Mapping http_poller JSON to an index


(A_Shelby) #1

This is a representation of a JSON array (widgets) I'm getting with the http_poller plugin...

 {
 "ABC_123":
      {"id": 7, "cost": 1.02, "sales_volume": 6}, 
 "3BT_8RT":
      {"id": 84, "cost": .025, "sales_volume": 7800}
 }

There are about 90 items (widgets) in the JSON array
ID's don't change, and there are actually 11 fields... I shortened for brevity.
I also need to index the names (ABC_123) for each item, they're unique and also stay with the ID property.
Lastly, I want a datetime on every widget entry.

My PUT mapping...

PUT /widgetdata
{
  "mappings": {
    "widgets" : {
      "properties" : {
        "id" :       {"type" : "keyword"},
        "cost" :     {"type" : "float"},
        "sales_volume" :   {"type" : "float"},
        "datetime" : {"type" : "date", "format": "yyyyMMdd'T'HHmmss.SSSZ"}
       }
    }
  }
}

And finally, my logstash config file...

input {
    http_poller {
        urls => {
          ticker => "https://widgetsite.com/public?command=returnWidgets"
        }
        request_timeout => 60
        # Supports "cron", "every", "at" and "in" schedules by rufus scheduler
        schedule => { every => "5s" }
        codec => "json"
        # A hash of request metadata info (timing, response headers, etc.) will be sent here
        metadata_target => "http_poller_metadata"
     }
}
filter {
  grok { match => [ "message", "%{HTTPDATE:[@metadata][timestamp]}" ] }
  date { match => [ "[@metadata][timestamp]", "yyyyMMdd'T'HHmmss.SSSZ" ] }
}
output {
    stdout {
        codec => "rubydebug"
    }
    elasticsearch {
        hosts => "localhost"
        index => "widgets-%{+YYYY.MM.dd}"
        user => "elastic"
        password => "********"
    }
}

The error from rubydebug says I'm exceeding the 1000 field limit.

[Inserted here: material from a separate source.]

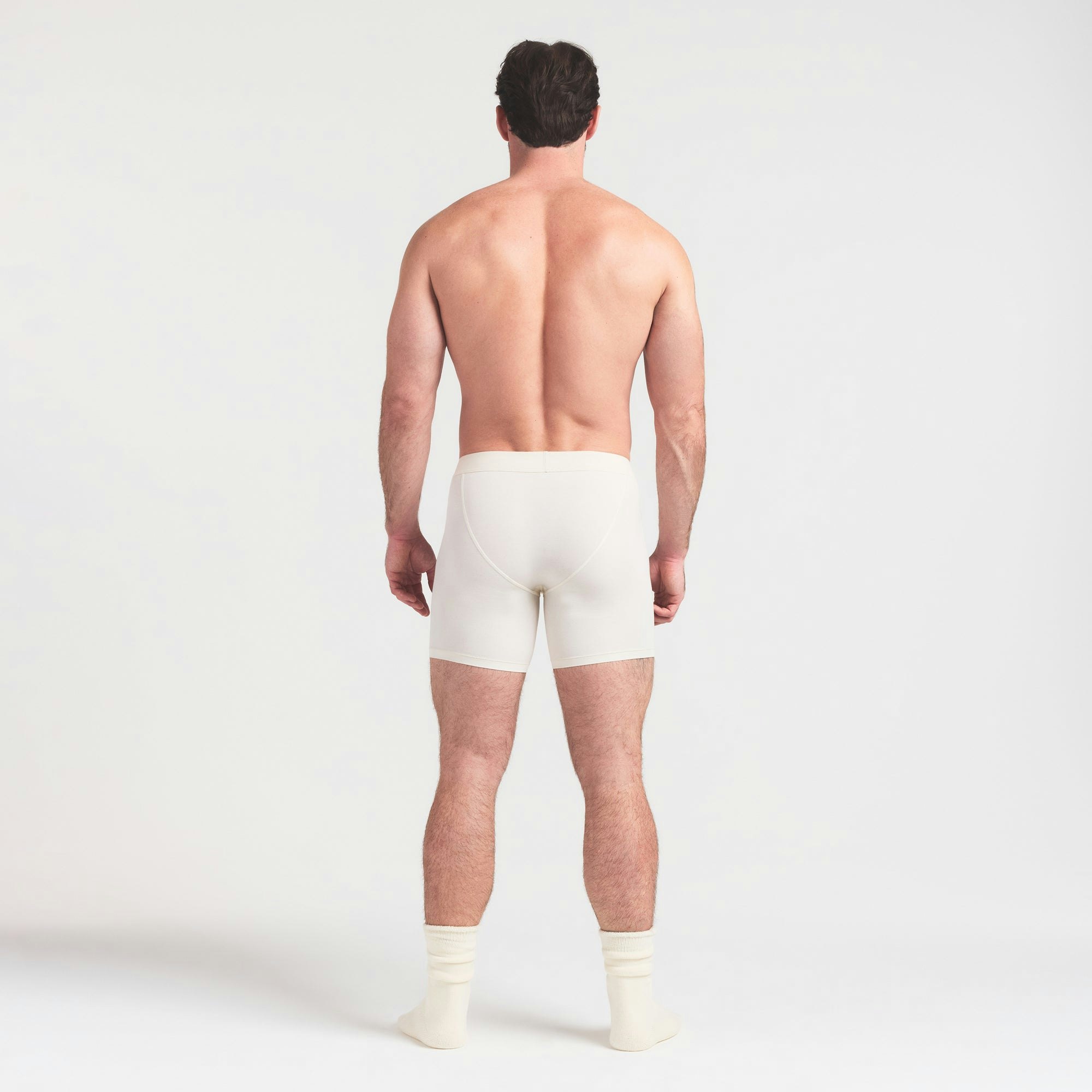 SKIMS FOR TEAM USA SKIMS COTTON MENS OLYMPIC 5 INCH BOXER BRIEF | ECRU ON A MODEL FRONT VIEW @ | FOCUS: 0.0, 1.0, 0.9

04:52:39.324 [[main]>worker3] WARN logstash.outputs.elasticsearch - Failed action. {:status=>400, :action=>["index", {:_id=>nil, :_index=>"widgets-2017.05.23", :_type=>"logs", :_routing=>nil}, 2017-05-23T04:52:38.707Z %{host} %{message}], :response=>{"index"=>{"_index"=>"widgets-2017.05.23", "_type"=>"logs", "_id"=>"AVwzplqg3CbsVytXtm70", "status"=>400, "error"=>{"type"=>"illegal_argument_exception", "reason"=>"Limit of total fields [1000] in index [widgets-2017.05.23] has been exceeded"}}}}

Not sure why it won't use my ID, it's assigning a new ID it appears?

My guess is that my mapping is incorrect and diving through the mapping api docs, I can't figure out where I'm going wrong. I say guess, because I have 90 items in the JSON and 11 fields per. That would be over 1000 if Elastic or Logstash is trying to create a new field for every item parameter in the array. And would makes sense why I get this error. But very unsure how to fix...???

Thanks for any help or suggestions!


(Jai Prakash Bhardwaj) #2

Hi,

you need to add

document_id => "%{_id}" 

to your elasticsearch output plugin to make the Id as the elasticsearch id.

Hope this helps

Best,
J


(Christian Dahlqvist) #3

That looks more like a single JSON object where the ID is used as a key than an array. If you look at the stdout output, is this being indexed as a single and quite complex document?


(A_Shelby) #4

Thanks for the suggestion, I changed it to this...

output {
    stdout {
        codec => "rubydebug"
     }
     elasticsearch {
         hosts => "localhost"
         index => "widgets-%{+YYYY.MM.dd}"
         user => "elastic"
         password => "*********"
         document_id => "%{_id}"
     }
 }

But get the same "Limit of total fields [1000] in index..." error.


(system) #5

This topic was automatically closed 28 days after the last reply. New replies are no longer allowed.